It is rare when you pick up a first novel by an unknown writer and find yourself immediately transported into a world which is inhabited by fascinating people. This is what happens when you read The River Witch by Kimberly Brock. She is so good with her words that you sink completely into her story about a woman who goes to an island off the Georgia coast seeking forgiveness and redemption. You don't come up for air until you have read the final page.
Brock's main character is Roslyn Byrne, a young woman who has had a professional life as a ballerina until that career was halted due to a car wreck. She has also been engaged in an affair with a married man that resulted in a pregnancy. It ended with a miscarriage. Now damaged and confused as to the purpose of her life, she flees to Manny's Island, a spot of land off the coast of Georgia.
Roslyn rents a house from the Trezevant family and seals herself away from the world -- or at least she expects to do that, but the world and nature keep intruding. One of the people who pops up first is Damascus Trevezant, the 10-year-old daughter of the owner of the house. She walks into the house and into Roslyn's life without hesitation.

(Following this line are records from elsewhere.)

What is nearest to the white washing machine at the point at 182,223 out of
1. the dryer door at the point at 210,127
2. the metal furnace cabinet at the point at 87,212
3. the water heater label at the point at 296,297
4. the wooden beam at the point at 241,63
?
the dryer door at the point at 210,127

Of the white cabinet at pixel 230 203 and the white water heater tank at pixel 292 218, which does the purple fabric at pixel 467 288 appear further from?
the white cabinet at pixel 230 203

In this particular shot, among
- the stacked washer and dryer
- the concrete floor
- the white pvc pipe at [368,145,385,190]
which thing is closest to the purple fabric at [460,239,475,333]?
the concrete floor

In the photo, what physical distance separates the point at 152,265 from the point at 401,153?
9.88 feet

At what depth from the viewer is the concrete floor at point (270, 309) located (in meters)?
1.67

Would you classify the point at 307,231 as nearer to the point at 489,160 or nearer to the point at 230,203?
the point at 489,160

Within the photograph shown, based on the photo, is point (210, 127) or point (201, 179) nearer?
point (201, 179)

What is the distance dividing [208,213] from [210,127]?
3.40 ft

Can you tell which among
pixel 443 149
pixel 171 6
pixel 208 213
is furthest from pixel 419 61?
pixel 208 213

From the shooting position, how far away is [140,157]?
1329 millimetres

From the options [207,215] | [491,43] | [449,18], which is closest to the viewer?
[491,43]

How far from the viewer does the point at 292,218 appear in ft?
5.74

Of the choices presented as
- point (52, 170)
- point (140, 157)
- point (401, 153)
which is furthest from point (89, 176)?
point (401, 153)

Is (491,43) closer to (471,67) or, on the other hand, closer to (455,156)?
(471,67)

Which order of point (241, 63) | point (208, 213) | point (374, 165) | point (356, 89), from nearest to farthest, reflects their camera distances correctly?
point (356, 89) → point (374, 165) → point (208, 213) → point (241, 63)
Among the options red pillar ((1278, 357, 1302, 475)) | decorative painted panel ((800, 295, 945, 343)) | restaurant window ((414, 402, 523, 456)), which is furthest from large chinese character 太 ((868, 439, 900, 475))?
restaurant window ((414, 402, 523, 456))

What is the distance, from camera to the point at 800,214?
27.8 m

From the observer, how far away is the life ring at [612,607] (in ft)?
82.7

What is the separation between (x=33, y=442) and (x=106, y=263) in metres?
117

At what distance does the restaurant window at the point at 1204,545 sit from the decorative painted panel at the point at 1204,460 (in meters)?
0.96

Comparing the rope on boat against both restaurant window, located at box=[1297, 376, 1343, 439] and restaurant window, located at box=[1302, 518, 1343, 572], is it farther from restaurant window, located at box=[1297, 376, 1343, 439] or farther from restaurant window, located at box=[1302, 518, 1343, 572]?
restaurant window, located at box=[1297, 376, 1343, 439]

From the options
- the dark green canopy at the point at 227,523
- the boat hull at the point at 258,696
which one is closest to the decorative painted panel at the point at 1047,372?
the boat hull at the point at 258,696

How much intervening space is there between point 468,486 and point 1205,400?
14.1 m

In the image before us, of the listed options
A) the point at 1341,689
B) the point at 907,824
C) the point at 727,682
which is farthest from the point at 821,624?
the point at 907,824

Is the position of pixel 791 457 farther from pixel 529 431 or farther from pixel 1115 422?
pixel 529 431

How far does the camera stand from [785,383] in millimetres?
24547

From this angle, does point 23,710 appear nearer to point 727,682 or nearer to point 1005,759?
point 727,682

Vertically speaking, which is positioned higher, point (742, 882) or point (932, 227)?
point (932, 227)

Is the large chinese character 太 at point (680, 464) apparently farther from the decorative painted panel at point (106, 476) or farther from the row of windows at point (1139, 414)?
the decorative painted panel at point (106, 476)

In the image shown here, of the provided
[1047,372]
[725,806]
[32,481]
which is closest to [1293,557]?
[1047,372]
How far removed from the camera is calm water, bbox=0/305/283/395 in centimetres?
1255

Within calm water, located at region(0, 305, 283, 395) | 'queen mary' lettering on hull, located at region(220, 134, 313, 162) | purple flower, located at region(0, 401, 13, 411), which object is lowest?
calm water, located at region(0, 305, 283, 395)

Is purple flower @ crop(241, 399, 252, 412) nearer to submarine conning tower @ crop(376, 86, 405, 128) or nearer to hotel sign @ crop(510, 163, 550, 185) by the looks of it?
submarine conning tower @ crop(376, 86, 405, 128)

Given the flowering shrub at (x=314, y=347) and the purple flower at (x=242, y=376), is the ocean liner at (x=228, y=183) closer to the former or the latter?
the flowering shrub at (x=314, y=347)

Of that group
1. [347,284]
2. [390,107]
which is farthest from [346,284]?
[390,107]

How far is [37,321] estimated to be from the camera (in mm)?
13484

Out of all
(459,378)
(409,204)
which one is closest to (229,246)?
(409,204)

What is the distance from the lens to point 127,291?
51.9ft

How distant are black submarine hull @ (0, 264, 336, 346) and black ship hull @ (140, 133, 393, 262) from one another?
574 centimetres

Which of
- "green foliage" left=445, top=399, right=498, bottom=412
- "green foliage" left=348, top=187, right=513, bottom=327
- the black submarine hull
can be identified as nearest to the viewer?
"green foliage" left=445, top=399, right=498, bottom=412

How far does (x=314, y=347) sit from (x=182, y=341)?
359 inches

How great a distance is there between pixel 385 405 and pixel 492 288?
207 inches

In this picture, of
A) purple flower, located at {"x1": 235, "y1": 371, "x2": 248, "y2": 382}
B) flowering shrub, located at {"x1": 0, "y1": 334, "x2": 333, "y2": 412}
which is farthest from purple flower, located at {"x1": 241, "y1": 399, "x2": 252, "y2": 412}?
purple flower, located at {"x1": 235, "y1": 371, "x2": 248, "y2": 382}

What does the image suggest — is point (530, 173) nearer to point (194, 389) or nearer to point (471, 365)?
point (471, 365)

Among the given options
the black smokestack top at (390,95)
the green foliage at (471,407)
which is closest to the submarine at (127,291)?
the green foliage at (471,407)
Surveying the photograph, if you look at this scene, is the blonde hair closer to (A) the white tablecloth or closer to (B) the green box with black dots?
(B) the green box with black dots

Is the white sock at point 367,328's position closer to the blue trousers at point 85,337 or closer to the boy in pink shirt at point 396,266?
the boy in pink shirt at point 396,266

There is a mysterious man in this story. His name is Urey and he is Damascus' father. He has had a lot of tragedy in his life and this has made it impossible for him to communicate with his daughter. So she has not only lost her mother to cancer, she has also lost her father by his failure to communicate.
Brock does a masterful job of giving a sense of moist habitation to the location of the story. You can almost feel the wet grass underfoot and hear the movement of the alligators as they stalk their prey. Then she descriptively paints the mood and manner of the people who come in and out of Roslyn's life. She is also adept at going inside Roslyn's mind and letting us see the struggles that are there.
It is unusual to find a story so complex and engrossing in a first novel. This is a story told with assurance. It reminds us it is the talent and not the time that is on display here. Brock does not need to write a couple of novels before she hones her craft. She felt with The River Witch she had a story to tell and that is what she does -- directly, expertly and with a true feeling for the words that are needed.
The River Witch tells a story of the deep South with all its mystery, strangeness and distinction. Its essence brings to mind memories of the stories of Flannery O'Connor and Carson McCullers. All the signs are there to indicate Kimberly Brock could very well be a strong presence in the future pantheon of gifted Southern writers.
The River Witch is published by Belle Books. It contains 246 pages and sells for $14.05.